As for recommendations.....Either google or here is the best bet for questions and learning new things.


----------



## MikeFL (Apr 16, 2016)

The simplest of controls and logic (aside from a single SPST switch) is to draw up a relay circuit. Make the control signal and the load being driven 2 different voltages. Look at how you have 2 completely different circuits working together. Then change from a NO relay to a NC relay and look at how that changes things. Now add more relays, loads and signals, sensors, etc...


----------



## dronai (Apr 11, 2011)

Get a job in a factory, or work for years with someone that knows what they are doing.


----------



## Helmut (May 7, 2014)

You are talking about machine controls, right?

Not fire alarm, door access, ect controls?


----------



## canbug (Dec 31, 2015)

Have you looked into any local courses that might be helpful?
Other than that, if you are working for yourself and you think you are taking to long because you are learning something new, don't charge for all the hours.
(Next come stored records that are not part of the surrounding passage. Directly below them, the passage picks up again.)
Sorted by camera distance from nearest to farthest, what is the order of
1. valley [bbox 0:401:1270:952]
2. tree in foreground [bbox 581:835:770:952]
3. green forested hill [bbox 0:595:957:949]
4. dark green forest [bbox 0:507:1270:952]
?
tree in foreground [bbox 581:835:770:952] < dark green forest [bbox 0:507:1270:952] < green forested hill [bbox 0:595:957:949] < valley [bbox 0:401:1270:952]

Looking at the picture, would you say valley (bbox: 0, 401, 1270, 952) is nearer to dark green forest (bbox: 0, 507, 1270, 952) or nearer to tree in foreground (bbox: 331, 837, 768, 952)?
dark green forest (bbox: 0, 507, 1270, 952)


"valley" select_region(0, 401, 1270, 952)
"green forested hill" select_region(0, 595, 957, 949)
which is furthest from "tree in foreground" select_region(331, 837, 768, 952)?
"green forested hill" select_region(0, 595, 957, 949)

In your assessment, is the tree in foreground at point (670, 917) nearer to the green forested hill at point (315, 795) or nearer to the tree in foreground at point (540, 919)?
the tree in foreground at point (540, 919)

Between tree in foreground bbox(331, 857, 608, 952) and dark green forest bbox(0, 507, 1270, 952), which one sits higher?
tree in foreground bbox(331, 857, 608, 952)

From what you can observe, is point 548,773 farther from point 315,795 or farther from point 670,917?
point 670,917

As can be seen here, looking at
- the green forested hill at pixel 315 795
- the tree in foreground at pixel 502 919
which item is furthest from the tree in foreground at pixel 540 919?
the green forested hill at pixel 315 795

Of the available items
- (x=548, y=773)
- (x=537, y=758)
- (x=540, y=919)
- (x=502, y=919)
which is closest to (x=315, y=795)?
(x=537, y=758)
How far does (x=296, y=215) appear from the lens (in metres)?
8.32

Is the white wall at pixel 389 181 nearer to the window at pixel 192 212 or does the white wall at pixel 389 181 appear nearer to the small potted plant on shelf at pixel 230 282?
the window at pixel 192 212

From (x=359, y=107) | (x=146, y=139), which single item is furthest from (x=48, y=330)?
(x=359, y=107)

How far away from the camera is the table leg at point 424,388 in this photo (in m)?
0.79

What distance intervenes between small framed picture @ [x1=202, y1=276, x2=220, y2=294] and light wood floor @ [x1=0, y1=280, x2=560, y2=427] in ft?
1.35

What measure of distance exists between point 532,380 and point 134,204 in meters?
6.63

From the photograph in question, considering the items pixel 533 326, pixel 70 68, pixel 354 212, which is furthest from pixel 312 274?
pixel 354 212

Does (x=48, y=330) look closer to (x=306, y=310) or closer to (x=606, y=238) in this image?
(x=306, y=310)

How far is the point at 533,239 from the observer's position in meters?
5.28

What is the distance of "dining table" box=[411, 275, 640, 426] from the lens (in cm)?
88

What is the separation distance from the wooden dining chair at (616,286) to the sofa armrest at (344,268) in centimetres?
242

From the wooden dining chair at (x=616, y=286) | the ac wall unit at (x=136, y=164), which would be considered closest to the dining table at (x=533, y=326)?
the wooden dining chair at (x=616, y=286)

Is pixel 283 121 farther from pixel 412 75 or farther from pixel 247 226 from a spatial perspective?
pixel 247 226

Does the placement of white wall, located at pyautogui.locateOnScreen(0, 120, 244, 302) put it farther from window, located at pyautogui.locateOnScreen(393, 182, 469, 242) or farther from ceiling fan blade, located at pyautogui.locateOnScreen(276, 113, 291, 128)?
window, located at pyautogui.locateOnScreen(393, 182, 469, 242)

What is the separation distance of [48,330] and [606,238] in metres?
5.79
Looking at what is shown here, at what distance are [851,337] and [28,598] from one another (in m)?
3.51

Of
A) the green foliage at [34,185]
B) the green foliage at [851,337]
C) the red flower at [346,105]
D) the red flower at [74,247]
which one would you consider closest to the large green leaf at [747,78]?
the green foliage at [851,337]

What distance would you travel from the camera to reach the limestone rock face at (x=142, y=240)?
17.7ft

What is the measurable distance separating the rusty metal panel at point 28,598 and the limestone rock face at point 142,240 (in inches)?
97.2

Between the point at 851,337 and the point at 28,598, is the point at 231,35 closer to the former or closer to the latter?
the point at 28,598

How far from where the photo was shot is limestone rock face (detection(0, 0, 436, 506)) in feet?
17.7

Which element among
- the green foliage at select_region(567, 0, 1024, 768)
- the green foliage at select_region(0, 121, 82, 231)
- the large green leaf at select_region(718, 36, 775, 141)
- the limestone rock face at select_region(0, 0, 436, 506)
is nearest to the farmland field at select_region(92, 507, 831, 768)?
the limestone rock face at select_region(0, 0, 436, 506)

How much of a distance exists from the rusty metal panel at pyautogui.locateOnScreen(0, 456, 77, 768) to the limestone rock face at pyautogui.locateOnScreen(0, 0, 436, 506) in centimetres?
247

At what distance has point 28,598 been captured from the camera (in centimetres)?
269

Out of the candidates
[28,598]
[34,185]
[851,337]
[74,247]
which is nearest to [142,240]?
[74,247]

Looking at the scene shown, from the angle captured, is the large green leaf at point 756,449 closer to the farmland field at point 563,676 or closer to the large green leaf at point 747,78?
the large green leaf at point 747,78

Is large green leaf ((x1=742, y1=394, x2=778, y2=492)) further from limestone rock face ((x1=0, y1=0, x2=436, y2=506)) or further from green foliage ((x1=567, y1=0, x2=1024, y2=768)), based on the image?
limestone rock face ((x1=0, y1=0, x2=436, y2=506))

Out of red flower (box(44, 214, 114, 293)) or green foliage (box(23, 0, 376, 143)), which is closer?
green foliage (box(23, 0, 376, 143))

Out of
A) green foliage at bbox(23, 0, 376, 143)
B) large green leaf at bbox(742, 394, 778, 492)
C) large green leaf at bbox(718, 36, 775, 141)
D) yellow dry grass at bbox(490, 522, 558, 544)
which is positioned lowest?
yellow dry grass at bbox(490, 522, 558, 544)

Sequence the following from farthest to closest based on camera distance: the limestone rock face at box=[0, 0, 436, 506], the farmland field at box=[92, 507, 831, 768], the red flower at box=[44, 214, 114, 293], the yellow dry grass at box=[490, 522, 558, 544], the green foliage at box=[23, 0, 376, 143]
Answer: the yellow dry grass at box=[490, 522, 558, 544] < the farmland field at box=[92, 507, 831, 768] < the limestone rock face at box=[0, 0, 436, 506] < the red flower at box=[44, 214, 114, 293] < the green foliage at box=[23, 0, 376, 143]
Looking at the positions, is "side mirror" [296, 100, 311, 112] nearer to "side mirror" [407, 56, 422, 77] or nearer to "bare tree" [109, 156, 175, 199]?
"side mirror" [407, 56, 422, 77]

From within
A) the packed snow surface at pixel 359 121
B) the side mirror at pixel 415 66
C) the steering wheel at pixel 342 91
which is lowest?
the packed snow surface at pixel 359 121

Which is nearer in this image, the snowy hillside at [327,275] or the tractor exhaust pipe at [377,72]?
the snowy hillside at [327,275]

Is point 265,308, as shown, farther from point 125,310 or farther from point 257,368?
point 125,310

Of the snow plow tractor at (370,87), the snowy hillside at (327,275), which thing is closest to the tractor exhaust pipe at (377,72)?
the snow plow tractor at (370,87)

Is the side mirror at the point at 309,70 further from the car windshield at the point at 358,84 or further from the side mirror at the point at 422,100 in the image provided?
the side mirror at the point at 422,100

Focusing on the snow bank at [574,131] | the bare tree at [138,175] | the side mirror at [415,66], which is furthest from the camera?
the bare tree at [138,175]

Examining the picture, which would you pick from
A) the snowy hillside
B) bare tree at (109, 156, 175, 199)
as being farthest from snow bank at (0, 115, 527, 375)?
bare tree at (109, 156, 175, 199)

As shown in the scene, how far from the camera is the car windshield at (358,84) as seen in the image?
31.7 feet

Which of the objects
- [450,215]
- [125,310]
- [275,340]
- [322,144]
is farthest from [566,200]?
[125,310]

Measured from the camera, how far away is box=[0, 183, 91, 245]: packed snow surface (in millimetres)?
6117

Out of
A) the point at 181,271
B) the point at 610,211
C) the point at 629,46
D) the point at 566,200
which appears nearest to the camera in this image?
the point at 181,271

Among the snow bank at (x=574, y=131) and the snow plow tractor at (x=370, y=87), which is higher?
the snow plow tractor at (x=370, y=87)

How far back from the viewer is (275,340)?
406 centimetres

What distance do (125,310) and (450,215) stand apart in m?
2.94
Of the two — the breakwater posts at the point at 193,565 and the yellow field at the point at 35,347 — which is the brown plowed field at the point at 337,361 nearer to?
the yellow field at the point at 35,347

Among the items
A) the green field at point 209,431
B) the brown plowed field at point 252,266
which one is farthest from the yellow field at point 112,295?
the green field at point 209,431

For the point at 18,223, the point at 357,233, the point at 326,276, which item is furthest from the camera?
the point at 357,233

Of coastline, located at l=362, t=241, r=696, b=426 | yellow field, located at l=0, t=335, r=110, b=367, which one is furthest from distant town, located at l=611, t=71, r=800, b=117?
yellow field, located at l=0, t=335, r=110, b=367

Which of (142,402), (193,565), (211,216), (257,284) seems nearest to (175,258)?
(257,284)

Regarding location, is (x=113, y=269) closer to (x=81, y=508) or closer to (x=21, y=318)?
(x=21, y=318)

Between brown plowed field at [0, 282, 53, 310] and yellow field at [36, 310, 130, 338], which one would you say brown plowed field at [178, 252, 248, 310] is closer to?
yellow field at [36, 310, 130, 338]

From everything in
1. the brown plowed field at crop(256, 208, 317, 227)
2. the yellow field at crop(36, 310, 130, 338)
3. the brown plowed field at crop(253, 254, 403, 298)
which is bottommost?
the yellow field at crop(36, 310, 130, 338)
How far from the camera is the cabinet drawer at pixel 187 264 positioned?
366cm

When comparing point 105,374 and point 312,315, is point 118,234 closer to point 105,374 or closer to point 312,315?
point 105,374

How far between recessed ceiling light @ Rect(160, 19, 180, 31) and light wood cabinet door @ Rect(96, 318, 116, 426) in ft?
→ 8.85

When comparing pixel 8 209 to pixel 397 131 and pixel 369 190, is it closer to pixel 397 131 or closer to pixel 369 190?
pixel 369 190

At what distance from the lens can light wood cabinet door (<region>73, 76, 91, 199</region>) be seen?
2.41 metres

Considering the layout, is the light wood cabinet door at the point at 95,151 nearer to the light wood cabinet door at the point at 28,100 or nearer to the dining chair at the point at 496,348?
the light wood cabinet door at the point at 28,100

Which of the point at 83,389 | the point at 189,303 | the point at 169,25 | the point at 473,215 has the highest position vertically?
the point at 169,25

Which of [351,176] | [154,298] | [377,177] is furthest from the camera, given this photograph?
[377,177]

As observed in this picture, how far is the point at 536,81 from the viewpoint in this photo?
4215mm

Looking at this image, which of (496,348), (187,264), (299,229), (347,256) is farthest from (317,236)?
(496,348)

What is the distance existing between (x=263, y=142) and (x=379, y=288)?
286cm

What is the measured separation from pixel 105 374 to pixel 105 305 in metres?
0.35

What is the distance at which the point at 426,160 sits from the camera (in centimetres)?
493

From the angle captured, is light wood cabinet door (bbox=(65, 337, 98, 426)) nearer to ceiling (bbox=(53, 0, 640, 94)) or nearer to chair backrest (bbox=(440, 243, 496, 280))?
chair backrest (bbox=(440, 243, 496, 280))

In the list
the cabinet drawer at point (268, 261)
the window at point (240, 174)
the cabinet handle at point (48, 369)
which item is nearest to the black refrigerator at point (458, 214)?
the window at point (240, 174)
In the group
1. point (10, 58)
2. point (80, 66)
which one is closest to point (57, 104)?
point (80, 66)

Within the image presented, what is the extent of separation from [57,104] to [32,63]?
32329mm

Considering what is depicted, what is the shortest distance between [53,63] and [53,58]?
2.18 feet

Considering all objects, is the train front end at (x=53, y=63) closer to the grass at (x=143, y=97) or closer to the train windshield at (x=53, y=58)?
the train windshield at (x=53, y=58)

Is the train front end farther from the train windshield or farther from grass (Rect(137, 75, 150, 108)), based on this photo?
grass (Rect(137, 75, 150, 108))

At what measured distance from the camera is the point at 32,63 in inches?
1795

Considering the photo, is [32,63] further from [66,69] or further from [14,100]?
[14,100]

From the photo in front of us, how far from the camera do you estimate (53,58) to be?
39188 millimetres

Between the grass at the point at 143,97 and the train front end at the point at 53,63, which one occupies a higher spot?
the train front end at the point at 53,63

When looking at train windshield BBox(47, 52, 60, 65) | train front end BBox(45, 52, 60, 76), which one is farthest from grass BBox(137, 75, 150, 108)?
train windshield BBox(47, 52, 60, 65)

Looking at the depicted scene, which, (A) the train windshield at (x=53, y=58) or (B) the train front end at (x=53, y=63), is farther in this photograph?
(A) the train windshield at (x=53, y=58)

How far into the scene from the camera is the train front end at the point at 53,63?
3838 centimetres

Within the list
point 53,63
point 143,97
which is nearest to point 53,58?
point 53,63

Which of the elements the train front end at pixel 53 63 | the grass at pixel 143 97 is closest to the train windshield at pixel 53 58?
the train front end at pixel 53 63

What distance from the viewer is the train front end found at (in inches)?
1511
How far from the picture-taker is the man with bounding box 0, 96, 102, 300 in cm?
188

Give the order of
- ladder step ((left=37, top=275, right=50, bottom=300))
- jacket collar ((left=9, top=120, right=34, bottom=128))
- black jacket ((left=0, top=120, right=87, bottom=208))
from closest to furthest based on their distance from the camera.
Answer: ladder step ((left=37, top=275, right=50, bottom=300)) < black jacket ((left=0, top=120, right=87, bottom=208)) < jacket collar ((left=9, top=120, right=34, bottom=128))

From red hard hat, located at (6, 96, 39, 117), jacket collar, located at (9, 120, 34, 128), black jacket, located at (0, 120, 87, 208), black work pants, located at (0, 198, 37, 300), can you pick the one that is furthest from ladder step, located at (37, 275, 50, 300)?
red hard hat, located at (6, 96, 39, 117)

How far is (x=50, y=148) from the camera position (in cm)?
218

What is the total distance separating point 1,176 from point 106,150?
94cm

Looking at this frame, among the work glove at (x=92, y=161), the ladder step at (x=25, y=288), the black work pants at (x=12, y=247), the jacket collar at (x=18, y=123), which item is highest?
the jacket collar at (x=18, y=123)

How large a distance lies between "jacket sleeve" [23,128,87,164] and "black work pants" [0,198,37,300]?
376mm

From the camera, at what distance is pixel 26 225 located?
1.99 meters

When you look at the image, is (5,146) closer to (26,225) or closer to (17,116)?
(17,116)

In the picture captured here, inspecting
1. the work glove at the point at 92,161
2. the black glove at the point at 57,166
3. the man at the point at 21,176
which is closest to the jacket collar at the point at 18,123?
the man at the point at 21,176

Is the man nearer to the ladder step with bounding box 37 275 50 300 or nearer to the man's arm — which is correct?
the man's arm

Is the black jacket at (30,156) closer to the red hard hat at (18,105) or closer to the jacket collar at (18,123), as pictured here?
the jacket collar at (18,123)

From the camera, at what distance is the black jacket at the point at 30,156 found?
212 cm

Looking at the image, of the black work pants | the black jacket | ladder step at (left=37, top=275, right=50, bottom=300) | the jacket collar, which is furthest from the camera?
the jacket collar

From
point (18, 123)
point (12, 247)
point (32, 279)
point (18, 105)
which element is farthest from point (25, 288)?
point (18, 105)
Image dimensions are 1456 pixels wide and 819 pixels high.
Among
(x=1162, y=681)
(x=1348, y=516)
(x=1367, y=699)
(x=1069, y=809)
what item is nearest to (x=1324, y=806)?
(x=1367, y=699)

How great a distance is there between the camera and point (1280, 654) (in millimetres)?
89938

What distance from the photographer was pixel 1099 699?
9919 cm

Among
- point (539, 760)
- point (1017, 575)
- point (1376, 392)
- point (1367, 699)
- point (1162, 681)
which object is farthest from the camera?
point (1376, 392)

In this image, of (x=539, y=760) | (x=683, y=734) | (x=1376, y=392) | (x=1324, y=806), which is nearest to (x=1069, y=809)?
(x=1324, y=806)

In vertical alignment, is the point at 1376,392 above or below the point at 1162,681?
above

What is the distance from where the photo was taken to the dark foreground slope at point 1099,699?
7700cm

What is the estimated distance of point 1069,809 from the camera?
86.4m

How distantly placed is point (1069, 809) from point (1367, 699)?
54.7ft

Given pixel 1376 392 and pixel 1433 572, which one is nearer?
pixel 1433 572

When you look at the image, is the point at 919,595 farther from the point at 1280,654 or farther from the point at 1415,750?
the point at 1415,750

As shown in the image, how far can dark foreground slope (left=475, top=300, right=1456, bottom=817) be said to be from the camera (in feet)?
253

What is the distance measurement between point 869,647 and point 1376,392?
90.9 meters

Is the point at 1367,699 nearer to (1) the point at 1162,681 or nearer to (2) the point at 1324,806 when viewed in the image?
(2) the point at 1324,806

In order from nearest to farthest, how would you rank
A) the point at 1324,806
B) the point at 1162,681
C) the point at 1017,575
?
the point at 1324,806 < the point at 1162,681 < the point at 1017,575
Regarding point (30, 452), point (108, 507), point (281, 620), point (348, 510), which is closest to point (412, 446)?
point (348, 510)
This makes your customers happy and you've learned on their system.


Tim


----------



## JRaef (Mar 23, 2009)

Whenever someone asks me how I learned all the stuff I know, I always answer;

"One mistake at a time, hopefully not many of them twice..."

The point being that "book larnin" is fine, but is not a substitute for experience, and experience takes not only time, but exposure. So since you are new, you have to go out of your way to get the exposure to opportunities to learn.

That said, there are some good learning tools available, many for free (other than your time). When I worked for Siemens, they had a great set of learning courses, released right around the year 2000, so they were called the "STEP 2000 program". It's all but impossible to find those on Siemens' website now, but luckily one of their distributors here in SF copied and posted them on their own server.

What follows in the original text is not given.